One Crohn's disease patient with an IgA anti-tTG concentration of 5260 units/ml had a positive IgA EMA but a normal duodenal biopsy including intra-epithelial lymphocyte count. One patient with ulcerative colitis had a raised IgA anti-tTG concentration of 18 100 units/ml but a negative IgA EMA and AGA. This individual has not undergone small-intestinal biopsy.
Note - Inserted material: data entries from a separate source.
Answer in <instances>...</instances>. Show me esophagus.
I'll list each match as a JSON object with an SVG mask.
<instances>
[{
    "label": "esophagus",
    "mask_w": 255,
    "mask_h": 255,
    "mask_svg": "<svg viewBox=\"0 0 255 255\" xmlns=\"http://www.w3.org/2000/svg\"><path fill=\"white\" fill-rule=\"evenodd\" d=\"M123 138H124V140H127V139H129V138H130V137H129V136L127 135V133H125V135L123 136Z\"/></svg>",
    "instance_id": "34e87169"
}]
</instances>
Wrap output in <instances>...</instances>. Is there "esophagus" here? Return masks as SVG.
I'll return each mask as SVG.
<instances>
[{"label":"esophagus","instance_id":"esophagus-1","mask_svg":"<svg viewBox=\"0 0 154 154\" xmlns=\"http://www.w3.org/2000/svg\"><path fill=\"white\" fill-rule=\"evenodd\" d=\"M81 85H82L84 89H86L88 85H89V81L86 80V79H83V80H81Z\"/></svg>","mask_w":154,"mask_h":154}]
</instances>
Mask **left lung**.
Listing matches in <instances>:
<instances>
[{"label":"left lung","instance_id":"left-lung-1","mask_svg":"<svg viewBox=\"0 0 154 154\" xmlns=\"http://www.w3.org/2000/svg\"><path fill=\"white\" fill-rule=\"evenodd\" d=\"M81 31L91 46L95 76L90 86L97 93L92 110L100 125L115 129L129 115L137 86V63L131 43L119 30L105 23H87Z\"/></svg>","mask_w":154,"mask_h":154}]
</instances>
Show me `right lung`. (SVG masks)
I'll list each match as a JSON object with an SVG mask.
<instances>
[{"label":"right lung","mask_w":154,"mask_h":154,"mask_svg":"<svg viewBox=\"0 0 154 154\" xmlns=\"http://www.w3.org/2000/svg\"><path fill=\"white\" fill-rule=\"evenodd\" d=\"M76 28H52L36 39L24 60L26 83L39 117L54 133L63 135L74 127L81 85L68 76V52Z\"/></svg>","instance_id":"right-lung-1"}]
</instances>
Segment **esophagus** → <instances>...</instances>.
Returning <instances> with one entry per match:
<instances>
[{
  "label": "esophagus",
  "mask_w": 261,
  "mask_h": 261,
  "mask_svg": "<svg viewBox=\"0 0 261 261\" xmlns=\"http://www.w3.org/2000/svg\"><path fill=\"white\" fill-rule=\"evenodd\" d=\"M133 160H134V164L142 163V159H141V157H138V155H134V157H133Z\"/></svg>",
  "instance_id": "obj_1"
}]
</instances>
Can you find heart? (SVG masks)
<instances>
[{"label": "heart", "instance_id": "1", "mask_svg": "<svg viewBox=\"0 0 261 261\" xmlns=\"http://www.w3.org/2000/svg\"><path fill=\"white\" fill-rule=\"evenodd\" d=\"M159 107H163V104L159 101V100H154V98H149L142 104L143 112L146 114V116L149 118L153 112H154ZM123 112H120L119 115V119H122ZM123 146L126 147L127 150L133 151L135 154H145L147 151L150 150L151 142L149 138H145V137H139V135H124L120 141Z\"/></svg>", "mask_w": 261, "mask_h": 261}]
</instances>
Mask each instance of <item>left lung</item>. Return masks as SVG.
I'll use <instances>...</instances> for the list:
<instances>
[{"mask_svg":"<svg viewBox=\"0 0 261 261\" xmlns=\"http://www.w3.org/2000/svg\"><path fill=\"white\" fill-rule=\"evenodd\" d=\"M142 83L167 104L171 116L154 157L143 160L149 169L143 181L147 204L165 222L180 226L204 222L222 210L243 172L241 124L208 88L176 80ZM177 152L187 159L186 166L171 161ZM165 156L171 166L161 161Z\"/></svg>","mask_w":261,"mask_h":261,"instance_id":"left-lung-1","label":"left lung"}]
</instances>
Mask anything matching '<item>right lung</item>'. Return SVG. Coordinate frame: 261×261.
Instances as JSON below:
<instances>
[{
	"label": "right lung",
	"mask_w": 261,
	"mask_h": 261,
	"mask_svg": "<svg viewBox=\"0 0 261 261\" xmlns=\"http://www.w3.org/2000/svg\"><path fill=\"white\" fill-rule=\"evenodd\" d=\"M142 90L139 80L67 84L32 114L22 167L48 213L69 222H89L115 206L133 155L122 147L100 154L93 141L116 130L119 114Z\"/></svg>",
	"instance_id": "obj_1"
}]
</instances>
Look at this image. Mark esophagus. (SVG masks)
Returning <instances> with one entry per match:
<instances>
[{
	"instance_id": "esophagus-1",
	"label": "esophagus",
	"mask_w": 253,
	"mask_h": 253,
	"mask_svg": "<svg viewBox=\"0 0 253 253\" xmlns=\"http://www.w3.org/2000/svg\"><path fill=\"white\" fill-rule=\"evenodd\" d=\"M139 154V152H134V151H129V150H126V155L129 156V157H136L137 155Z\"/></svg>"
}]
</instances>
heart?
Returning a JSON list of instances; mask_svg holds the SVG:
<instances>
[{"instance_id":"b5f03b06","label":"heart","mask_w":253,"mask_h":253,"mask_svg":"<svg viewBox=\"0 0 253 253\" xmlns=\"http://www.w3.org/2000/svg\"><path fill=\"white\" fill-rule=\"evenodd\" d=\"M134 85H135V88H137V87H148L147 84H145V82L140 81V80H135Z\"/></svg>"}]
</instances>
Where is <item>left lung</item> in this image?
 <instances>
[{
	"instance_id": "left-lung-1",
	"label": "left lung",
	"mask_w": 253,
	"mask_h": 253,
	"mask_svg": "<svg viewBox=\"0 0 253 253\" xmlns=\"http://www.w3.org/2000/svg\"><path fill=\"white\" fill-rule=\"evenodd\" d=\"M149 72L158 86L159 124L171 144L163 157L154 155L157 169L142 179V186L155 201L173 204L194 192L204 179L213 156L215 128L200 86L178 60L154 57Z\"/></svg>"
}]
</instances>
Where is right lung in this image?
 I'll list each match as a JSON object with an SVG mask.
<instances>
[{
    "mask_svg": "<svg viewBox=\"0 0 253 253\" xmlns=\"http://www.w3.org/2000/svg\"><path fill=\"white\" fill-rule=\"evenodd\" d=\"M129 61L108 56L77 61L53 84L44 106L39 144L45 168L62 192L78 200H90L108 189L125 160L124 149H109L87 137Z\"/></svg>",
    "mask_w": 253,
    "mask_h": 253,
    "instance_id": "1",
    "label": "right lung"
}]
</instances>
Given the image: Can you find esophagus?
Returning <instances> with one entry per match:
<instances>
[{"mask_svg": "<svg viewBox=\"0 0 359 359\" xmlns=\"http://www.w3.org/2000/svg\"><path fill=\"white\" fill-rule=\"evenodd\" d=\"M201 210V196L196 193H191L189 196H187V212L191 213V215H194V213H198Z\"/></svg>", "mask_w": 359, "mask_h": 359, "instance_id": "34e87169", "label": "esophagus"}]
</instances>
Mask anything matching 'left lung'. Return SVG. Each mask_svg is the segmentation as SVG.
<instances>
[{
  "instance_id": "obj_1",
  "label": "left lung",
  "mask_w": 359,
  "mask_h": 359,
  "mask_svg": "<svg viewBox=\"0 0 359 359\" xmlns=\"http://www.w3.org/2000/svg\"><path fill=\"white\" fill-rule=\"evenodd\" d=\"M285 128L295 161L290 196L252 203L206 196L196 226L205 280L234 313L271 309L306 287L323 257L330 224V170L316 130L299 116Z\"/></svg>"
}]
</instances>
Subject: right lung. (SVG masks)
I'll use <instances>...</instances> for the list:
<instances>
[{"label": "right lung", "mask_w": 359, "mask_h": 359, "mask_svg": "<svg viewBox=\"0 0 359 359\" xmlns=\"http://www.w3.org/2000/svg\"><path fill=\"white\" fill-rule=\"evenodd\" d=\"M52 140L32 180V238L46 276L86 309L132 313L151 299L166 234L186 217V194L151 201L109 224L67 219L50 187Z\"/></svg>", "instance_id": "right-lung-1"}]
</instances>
Two of the healthy male volunteers had elevated IgA anti-tTG concentrations of 6495 units/ml and 3315 units/ml, respectively. Only the former was EMA positive and subsequent duodenal biopsies showed partial villous atrophy consistent with untreated CD. In retrospect, this ‘asymptomatic’ member of the medical staff reported intermittent diarrhoea and dyspepsia. There was no family history of CD, but his sister is currently being investigated for anaemia. The other volunteer was IgA AGA- and EMA-negative and has not undergone duodenal biopsy.
Other serological results
Serum IgA and IgG AGA were raised in 61% (69/114) and 87% (99/114) of untreated CD patients, respectively, and in 14% (9/65) and 22% (14/65) of non-CD controls with normal duodenal biopsies, respectively. Elevated IgA AGA concentrations were also seen in 15% (39/260) of disease controls and 17% (14/82) of treated CD patients, but in none of the 29 healthy volunteers. Four untreated CD patients were negative for all serological markers studied.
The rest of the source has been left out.